### Passage provided

Graduated Product Tax


An alternative to VAT.

At present, VAT is levied at 17.5% on most retail goods, but not on food or childrens' clothes for ethical and social reasons.

Technology permits us to extend this social and ethical element of taxation right down to individual products.

Start off with the default average of 17.5% and then consider each product. Take for example toilet tissue. Some is recycled, some isn't. Increase the VAT on the unrecycled, and reduce it on the recycled. The ultimate receipts are the same, and there is a level playing field for all manufacturers of the product (imported, home-produced). The extra you pay for the unrecycled, reflects the harm your choice does to the environment, and the extra resources the product requires for production.

Now go further. Look to the behaviour of the company: does it employ local people or outsource to a distant country. Does it have a good environmental record and good employee relations. Have there been a lot of workplace accidents? It is possible then to alter the level of taxation on the company's products, all of them, in accordance with such criteria. A company that behaves badly (socially, environmentally, ethically) will have a higher rate of VAT slapped on all of its products. A well behaved company run on good ethical lines, will have the VAT on its products reduced. The total income from this new graduated product tax will be the same as it would have been under a flat-rate VAT system, but government gets to influence the ethics of the business world, and counteract the amorality of the free-market and the damage caused by unrestricted globalism.

Businesses can still make as much money, but they have to be more competent in their operations: they will still be operating on a level playing field with all of their competitors on a direct product-for-product basis. Any new product in an area with GPT, will be rapidly judged against the same criteria as extant products, and given a specific rating as it comes to market, as part of the normal product development cycle.

### Exercise requirements
Could you echo the graduated product tax proposal word for word, starting at "Technology permits us" and ending at "requires for production."? The entries that follow are separate material and have no connection to the graduated product tax proposal.

### Dataset excerpts
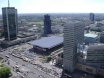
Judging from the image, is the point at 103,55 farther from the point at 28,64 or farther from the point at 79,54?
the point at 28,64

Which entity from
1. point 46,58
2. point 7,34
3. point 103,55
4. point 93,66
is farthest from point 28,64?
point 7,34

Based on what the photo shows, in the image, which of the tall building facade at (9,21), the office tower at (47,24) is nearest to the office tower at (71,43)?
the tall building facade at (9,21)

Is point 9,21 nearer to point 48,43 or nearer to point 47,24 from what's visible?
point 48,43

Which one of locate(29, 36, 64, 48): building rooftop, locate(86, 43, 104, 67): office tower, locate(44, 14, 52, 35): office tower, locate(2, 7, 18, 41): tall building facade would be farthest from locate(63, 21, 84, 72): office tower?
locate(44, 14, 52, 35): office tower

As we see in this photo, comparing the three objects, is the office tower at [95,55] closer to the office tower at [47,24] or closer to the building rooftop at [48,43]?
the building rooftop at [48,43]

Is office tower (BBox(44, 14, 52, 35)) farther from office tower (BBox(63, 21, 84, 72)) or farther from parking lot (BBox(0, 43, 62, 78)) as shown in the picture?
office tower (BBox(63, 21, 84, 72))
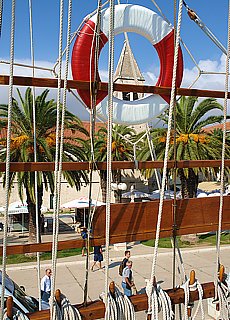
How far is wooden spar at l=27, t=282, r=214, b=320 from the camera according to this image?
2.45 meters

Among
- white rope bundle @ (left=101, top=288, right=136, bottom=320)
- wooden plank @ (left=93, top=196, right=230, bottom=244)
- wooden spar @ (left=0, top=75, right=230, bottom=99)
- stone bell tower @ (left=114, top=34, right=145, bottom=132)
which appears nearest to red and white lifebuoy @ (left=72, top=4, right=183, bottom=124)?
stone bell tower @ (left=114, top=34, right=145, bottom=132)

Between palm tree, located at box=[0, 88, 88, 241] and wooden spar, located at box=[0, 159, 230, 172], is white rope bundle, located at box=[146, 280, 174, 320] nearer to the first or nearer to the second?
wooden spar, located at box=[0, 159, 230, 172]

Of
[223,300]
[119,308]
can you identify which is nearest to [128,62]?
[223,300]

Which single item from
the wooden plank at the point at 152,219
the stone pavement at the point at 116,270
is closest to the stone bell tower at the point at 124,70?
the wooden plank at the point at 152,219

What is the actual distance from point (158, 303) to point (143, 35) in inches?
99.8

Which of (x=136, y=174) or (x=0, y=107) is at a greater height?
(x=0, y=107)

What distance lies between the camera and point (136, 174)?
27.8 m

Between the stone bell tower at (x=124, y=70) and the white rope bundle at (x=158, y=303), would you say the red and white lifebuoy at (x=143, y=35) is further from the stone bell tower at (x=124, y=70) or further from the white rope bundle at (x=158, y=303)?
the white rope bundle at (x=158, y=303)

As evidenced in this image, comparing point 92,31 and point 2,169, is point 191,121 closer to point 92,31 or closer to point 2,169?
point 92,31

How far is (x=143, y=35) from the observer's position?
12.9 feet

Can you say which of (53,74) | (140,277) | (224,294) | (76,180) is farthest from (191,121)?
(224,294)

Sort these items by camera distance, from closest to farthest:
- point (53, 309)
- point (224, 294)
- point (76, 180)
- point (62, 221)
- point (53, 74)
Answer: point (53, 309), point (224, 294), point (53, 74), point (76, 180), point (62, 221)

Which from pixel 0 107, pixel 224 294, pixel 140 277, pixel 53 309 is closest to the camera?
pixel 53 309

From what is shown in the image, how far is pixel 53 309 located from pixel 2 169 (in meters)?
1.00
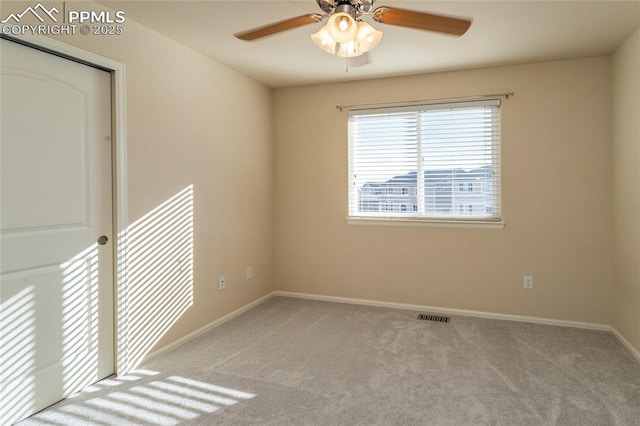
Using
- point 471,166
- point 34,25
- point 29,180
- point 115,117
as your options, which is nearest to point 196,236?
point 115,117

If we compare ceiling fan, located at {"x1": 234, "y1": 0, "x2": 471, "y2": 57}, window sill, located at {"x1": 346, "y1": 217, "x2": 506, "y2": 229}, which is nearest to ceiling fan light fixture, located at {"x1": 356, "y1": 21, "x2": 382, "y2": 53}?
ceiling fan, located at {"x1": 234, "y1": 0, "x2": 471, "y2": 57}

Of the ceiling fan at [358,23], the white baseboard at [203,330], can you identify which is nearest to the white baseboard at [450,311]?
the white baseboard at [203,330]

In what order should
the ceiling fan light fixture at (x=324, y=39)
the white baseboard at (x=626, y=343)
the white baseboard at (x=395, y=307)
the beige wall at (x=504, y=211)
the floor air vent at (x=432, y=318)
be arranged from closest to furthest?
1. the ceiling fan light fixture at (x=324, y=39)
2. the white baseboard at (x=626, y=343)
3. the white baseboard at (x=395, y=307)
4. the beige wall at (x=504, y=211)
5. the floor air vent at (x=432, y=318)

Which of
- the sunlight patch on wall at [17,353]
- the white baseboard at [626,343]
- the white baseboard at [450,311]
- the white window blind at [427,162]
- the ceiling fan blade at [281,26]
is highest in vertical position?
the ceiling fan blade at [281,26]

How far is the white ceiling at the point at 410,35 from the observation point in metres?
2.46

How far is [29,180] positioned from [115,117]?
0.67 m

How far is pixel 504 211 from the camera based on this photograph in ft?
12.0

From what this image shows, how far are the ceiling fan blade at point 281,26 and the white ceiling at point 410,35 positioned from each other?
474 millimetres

### Expected answer
Technology permits us to extend this social and ethical element of taxation right down to individual products.

Start off with the default average of 17.5% and then consider each product. Take for example toilet tissue. Some is recycled, some isn't. Increase the VAT on the unrecycled, and reduce it on the recycled. The ultimate receipts are the same, and there is a level playing field for all manufacturers of the product (imported, home-produced). The extra you pay for the unrecycled, reflects the harm your choice does to the environment, and the extra resources the product requires for production.